### Text provided
▼▼▼
Five nests produced 18 chicks, which were all radio tagged. Three chicks died of natural causes (starvation, hypothermia or disease), in two cases within very thick silage where they would have had great difficulty moving through or finding food).

Potential avian predators of small chicks include Buzzard, Kite, Carrion Crow and Raven, and Curlews have been seen frequently driving away these species. Kestrel is also a possible predator, but no defensive action against Kestrel has been observed.

Only three out of 18 chicks (17%) survived beyond 8 days, with the longest surviving chick (19 days) still more than two weeks from fledging. The average lifespan of the 18 chicks was less than only 6.8 days, only a small fraction of the fledging period of about 35 days.

ii. Cumulative Project Results 2018 – 2022

During the entire period of the SOS project to date, 31 nests have been found and fenced, with eggs hatching in 20 (65%). Two more clutches (6%), both from the same pair in different years, never hatched although they were incubated for the full term, and another clutch (3%) partly hatched, but the chicks died almost immediately afterwards. This shows that fencing has a high success rate, protecting 74% of nests.

Five nests were predated (16%), all by corvids, four in 2022 referred to above and one in 2021; two were abandoned (10%), both in 2021 when foxes are known to have closely approached the fences; and one (3%) was predated when the fence was knocked over by unshorn sheep (3%).

However, fences protect the prospective Curlew for only four of the nine-week period between egg-laying and fledging. The main focus of this project has been to initially protect the nests and then radio-tag and track chicks, to see what happens to them and how they use the landscape.

Altogether 61 chicks have been tagged and tracked. Five, probably 6 (only 10%) fledged. Eight (13%) died of natural causes (starvation, hypothermia, disease), but two of these were unable to move through very thick silage, and two were probably separated from their parents by constant aerial harassment of the family party.

If the tag is found, with or without the remains of the chick, it is usually possible to make a judgement on the likely predator from field signs. In two cases, tags were found transmitting from a Buzzard nest, and one was under a Kite nest. Unidentified avian predators accounted for another seven.
▲▲▲
(Data drawn from a collection)
▼▼▼
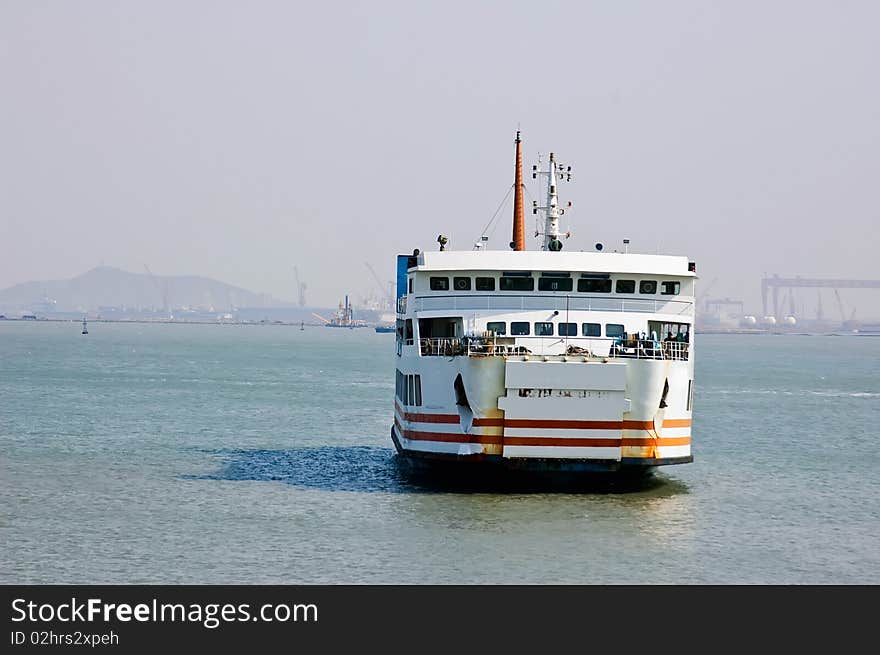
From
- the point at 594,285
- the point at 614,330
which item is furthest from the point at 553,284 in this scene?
the point at 614,330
▲▲▲
### What to do
Copy from the Curlew text the passage that opens with "ii. Cumulative Project" and closes with "unshorn sheep (3%).". These entries come from a separate source.

### Result
ii. Cumulative Project Results 2018 – 2022

During the entire period of the SOS project to date, 31 nests have been found and fenced, with eggs hatching in 20 (65%). Two more clutches (6%), both from the same pair in different years, never hatched although they were incubated for the full term, and another clutch (3%) partly hatched, but the chicks died almost immediately afterwards. This shows that fencing has a high success rate, protecting 74% of nests.

Five nests were predated (16%), all by corvids, four in 2022 referred to above and one in 2021; two were abandoned (10%), both in 2021 when foxes are known to have closely approached the fences; and one (3%) was predated when the fence was knocked over by unshorn sheep (3%).